Knoxville is tough to divide into individual tracks, as the entire performance really exists like a slow-moving fog over the landscape of the Tennessee city.
Blown in by a gentle wind, “Unüberwindbare Wände” is the first piece. It is not so much a “song” but a movement unto itself, journeying through like a pleasant mist might cover the tops of skyscrapers until unleashing into noisy torrential rains.
The beauty of Knoxville lies in the ability of the musicians to transition from subtle, deep lines to alarming, abrasive chasms of noise with the volatility of intimately involved players.

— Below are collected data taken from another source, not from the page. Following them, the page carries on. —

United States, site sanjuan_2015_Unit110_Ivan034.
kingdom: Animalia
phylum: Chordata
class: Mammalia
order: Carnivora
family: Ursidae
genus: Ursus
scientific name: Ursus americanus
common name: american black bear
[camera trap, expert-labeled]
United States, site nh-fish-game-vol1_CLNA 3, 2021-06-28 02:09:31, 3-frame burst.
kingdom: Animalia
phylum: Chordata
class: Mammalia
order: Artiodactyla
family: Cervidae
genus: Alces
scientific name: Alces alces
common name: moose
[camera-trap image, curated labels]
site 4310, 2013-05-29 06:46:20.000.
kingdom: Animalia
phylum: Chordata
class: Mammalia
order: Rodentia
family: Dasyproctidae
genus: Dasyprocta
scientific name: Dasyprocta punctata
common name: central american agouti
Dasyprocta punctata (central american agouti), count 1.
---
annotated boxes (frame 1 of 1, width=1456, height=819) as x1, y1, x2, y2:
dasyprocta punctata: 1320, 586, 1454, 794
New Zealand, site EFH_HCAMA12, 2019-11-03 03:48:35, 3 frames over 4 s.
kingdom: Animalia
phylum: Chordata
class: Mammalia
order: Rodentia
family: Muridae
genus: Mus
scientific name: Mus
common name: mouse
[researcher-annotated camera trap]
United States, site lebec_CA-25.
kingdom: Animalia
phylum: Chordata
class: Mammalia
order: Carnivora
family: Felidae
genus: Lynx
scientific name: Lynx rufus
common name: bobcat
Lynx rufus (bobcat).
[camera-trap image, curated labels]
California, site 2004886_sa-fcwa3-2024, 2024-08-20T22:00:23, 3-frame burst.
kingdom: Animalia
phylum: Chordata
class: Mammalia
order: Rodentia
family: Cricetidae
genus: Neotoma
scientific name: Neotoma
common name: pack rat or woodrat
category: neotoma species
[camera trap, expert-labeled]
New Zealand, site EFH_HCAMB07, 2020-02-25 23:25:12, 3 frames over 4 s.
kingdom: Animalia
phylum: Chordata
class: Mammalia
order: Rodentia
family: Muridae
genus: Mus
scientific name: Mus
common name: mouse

There’s also the not-so-small way Fennesz, Daniell and Buck lay monsters beneath abnormally sweet surfaces. “Heat From Light,” with its proposal that all is not as it seems, is like a soft pool of water broke apart but menacing ripples. Its creaking, hulking mass threatens the stillness, but there is loveliness in being so scared.
Knoxville’s closing number, “Diamond Mind,” seals the deal – or maybe the crypt – with a clattering of electronic noise and sparkling percussion.
The experimental sounds of Fennesz, Daniell and Buck don’t make for easy listening, but the ambient and drone tones will please fans of the genre to no end. Listening to Knoxville is like listening to three masters snarl it out with machines and instruments on a bleak, murky February evening.